Trans-membrane and secretion signal domain identification

Signal peptides in the gained genes were identified in two steps. An initial prediction was made using PRED-SIGNAL [81]. Remaining proteins were again scanned using TMHMM 2.0c [82] and any predicted single trans-membrane helix located in the first 60 amino acids of the protein was scored as a signal peptide [82]. The remaining proteins with predicted trans-membrane helices were annotated as trans-membrane proteins.

Phylogenetic analysis

All multiple sequence alignments were performed with mafft-linsi 7.037b [58]. Positions missing in more than 50% of the sequences were removed with trimAl 1.4 [83]. Phylogenies from concatenated proteins were based on 57 single-copy orthologs listed in Supplementary Table 2. Phylogenetic trees of 18S rRNA genes and the 57 concatenated proteins were inferred with IQ-TREE 1.5.0a using the built-in modeltest, preselecting the GTR model for the rRNA and the LG matrix for the concatenated protein one. The concatenated protein dataset was analysed as follows:

-bb 1000 –mset LG –m TEST –madd LG + C10, LG + 

C20, LG + C30, LG + C40, LG + C50, LG + C60.

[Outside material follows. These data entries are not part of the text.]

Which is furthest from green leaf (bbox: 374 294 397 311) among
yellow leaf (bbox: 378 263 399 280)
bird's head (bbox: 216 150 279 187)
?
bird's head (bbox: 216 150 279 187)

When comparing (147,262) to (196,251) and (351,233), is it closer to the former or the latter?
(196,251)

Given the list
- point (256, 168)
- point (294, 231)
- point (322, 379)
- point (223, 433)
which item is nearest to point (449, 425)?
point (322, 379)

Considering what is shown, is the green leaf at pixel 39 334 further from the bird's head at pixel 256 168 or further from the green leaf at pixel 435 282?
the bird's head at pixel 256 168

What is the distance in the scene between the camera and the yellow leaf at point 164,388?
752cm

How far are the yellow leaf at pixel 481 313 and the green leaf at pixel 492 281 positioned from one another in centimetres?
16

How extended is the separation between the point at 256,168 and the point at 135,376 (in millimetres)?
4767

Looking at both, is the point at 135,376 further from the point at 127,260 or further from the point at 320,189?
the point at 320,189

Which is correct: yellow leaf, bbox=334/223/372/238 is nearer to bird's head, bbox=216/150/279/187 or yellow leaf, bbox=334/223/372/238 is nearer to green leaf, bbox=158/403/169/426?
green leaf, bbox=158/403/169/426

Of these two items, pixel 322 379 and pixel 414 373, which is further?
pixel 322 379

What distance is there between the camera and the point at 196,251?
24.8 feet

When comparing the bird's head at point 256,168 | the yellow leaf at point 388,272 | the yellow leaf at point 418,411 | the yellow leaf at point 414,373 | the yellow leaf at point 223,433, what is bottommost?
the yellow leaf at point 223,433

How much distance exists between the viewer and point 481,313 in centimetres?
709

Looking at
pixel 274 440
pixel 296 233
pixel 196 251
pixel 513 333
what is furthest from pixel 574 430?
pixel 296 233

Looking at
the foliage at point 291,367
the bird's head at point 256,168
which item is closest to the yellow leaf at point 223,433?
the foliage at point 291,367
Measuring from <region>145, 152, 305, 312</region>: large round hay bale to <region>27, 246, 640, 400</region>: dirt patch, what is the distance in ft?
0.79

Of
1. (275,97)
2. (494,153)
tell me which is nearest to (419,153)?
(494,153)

The LG + C60 model was selected for the concatenated protein dataset [74].

Ancestral reconstruction

Clusters of orthologous groups were generated as previously described [66] and used to create a presence/absence matrix for all taxa in the euryarchaeal tree based on 57 marker genes (as described above). Reconstruction of gene flux was analysed using count [84] with the rates optimized using the gain-loss-duplication model with a Poisson distribution at the root. All parameters were set to default values. The family history was calculated using posterior probabilities. Threshold for gained and lost genes was set to 0.90. A second ancestral reconstruction was performed in the same way but with all identified pseudogenes removed prior to clustering of the orthologous groups.

Data availability

Sequence data for 16S rRNA amplicons are deposited to the NCBI Sequence Read Archive under GenBank BioProject PRJNA380999. Sequence data for Methanobrevibacter sp. NOE and Methanocorpusculum sp. MCE are available under DDBJ/EMBL/GenBank Biosamples SAMN06660699 and SAMN06660698 respectively.